In the Today Show statement, the Honest reps said that the sunscreen underwent third-party testing according to FDA standards, and “the results showed that our product is effective and safe for us as an 80-minute water-resistant (FDA’s highest rating), SPF 30 sunscreen lotion in accordance with FDA regulations when used as directed…The number of complaints received on our own website about our Sunscreen Lotion constitute less than one half of one percent of all units actually sold at honest.com. We stand behind the safety and efficacy of this product.” Yahoo Health reached out to The Honest Company for comment, and received a statement (also published on Honest's blog ) explaining the company's sunscreen testing protocol and desire to address the concerns of customers.
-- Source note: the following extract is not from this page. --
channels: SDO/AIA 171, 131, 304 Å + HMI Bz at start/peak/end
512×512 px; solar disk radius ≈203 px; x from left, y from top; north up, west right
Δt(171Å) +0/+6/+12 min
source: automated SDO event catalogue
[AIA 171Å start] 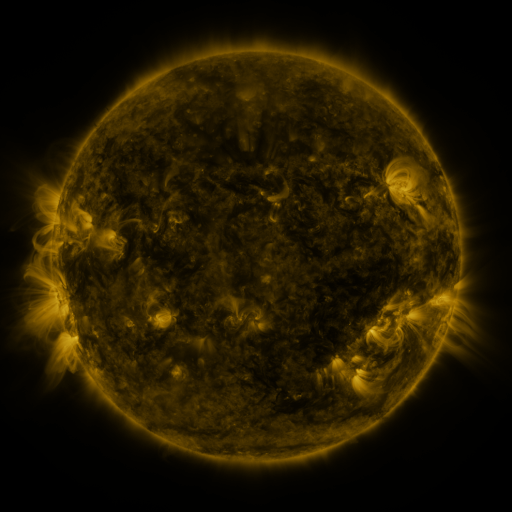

So could part of the problem simply be that most of us are sunscreen slackers? In a 2013 study of vacationers, published in Photochemical & Photobiological Sciences, researchers found that people failed to apply a thick enough layer of sunscreen, and that over the course of their vacation, they coated less and less of their body, perhaps assuming their tan imparted protection.
“Patients think wearing sunscreen gives them license to bake in the sun for hours,” says Fishman. “That’s completely false. I hear all the time, ‘I don’t understand why I burned. I put sunscreen on!’ But you were out 10 hours. Sunscreen is [a] harm reducer — it doesn’t give you free rein.” That’s true no matter the ingredients in your tube.